Work request
Transcribe the records below exactly as written, from the opening line through the line that contains "Interacting vote fraction: 10%.".

[Saved entries]

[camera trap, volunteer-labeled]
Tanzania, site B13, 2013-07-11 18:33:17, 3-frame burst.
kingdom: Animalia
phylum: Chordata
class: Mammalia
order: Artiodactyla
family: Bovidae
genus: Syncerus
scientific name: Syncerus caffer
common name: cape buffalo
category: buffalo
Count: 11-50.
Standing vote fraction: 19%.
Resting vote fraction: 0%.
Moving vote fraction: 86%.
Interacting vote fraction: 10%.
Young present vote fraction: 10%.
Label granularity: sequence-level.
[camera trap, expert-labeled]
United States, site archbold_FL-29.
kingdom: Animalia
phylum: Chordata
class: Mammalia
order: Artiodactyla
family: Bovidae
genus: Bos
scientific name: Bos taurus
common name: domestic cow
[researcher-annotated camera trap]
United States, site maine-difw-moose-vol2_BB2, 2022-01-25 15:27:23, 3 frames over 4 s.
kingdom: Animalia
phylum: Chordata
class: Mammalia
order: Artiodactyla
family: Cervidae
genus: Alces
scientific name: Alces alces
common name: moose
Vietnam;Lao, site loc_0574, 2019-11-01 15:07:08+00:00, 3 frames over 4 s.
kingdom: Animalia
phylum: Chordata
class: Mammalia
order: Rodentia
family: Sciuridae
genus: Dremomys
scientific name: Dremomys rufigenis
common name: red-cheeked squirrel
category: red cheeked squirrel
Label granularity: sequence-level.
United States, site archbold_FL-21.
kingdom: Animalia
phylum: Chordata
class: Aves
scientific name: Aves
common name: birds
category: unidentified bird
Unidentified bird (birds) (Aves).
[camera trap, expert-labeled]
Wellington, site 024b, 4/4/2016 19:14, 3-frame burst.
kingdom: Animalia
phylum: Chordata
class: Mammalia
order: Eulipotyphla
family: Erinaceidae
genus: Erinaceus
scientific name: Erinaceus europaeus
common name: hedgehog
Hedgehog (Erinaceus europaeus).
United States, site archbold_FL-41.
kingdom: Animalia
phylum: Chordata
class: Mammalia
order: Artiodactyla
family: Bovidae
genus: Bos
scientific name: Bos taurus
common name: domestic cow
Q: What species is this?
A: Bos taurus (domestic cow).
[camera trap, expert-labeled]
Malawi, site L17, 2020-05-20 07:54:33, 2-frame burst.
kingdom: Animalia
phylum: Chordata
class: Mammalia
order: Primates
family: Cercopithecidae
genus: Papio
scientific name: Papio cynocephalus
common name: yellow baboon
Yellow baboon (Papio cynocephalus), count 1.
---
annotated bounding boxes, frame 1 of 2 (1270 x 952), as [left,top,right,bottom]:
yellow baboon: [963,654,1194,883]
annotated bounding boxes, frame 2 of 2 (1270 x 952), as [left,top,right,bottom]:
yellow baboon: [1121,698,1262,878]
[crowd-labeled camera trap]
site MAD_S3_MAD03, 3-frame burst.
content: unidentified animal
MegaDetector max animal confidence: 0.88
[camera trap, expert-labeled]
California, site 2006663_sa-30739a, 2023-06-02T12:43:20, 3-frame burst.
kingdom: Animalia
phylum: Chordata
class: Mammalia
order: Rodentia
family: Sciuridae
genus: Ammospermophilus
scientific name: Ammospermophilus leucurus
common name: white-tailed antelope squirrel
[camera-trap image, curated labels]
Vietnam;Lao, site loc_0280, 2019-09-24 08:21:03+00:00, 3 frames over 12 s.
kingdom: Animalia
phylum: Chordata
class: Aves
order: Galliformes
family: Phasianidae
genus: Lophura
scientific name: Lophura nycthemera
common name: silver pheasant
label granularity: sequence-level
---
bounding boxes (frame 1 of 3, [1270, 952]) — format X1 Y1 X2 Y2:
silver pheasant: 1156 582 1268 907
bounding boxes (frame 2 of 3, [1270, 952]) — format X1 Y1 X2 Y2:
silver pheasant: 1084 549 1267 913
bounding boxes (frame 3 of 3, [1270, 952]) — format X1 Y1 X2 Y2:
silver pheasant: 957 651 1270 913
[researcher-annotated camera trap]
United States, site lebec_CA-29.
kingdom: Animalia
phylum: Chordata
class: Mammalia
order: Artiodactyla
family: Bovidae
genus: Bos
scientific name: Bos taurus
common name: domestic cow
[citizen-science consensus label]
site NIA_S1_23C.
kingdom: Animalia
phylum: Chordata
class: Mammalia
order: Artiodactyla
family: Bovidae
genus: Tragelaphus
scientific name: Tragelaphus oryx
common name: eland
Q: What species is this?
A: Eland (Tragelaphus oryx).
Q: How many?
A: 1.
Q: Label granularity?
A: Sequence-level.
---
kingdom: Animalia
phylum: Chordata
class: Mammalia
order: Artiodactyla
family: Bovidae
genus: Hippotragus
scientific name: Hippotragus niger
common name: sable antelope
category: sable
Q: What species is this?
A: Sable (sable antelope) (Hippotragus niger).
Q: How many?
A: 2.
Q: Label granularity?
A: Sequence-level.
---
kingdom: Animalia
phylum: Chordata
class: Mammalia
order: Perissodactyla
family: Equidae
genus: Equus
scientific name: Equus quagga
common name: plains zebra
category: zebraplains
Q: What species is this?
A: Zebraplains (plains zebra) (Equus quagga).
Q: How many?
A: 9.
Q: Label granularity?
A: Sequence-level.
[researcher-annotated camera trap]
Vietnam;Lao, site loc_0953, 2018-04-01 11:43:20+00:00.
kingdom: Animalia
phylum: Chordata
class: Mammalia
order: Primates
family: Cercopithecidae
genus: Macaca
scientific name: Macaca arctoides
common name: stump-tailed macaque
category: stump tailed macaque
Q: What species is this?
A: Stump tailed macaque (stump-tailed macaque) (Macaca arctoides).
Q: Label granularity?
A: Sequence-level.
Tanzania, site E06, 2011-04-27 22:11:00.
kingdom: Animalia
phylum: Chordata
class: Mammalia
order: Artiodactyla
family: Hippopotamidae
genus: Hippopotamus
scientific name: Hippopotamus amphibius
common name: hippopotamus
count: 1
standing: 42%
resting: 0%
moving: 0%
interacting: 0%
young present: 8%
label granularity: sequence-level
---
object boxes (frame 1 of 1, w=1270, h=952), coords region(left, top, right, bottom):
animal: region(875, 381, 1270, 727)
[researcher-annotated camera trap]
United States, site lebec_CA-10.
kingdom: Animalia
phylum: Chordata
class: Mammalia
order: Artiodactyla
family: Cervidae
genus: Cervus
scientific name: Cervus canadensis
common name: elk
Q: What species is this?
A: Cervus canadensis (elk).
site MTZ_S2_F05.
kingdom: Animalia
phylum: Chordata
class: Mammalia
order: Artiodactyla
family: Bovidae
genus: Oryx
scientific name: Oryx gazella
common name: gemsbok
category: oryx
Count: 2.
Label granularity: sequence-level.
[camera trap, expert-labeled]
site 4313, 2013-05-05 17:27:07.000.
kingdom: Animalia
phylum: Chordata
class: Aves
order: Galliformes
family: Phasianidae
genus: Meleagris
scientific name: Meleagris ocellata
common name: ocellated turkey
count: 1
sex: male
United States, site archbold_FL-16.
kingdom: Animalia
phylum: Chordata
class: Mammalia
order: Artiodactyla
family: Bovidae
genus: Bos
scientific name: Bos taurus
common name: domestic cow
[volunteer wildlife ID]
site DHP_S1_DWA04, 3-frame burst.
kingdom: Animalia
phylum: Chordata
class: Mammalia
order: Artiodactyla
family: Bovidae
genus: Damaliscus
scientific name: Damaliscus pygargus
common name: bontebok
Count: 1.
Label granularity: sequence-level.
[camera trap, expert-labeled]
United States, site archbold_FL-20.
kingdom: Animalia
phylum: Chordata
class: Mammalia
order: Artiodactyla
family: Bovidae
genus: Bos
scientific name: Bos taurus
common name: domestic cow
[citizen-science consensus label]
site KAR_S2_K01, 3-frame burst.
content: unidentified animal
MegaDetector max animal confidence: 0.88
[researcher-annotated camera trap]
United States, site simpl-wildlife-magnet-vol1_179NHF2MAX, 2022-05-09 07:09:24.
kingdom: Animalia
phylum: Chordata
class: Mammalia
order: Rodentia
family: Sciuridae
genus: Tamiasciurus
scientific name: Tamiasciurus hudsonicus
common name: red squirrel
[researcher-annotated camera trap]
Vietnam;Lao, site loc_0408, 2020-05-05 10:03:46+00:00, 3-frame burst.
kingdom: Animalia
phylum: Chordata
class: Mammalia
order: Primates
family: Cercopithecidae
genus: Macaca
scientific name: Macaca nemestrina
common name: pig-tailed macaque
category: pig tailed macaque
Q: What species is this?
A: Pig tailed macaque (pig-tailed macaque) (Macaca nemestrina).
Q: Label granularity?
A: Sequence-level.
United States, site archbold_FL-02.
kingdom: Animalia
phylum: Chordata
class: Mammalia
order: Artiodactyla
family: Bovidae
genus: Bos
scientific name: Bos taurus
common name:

Answer below
[camera trap, volunteer-labeled]
Tanzania, site B13, 2013-07-11 18:33:17, 3-frame burst.
kingdom: Animalia
phylum: Chordata
class: Mammalia
order: Artiodactyla
family: Bovidae
genus: Syncerus
scientific name: Syncerus caffer
common name: cape buffalo
category: buffalo
Count: 11-50.
Standing vote fraction: 19%.
Resting vote fraction: 0%.
Moving vote fraction: 86%.
Interacting vote fraction: 10%.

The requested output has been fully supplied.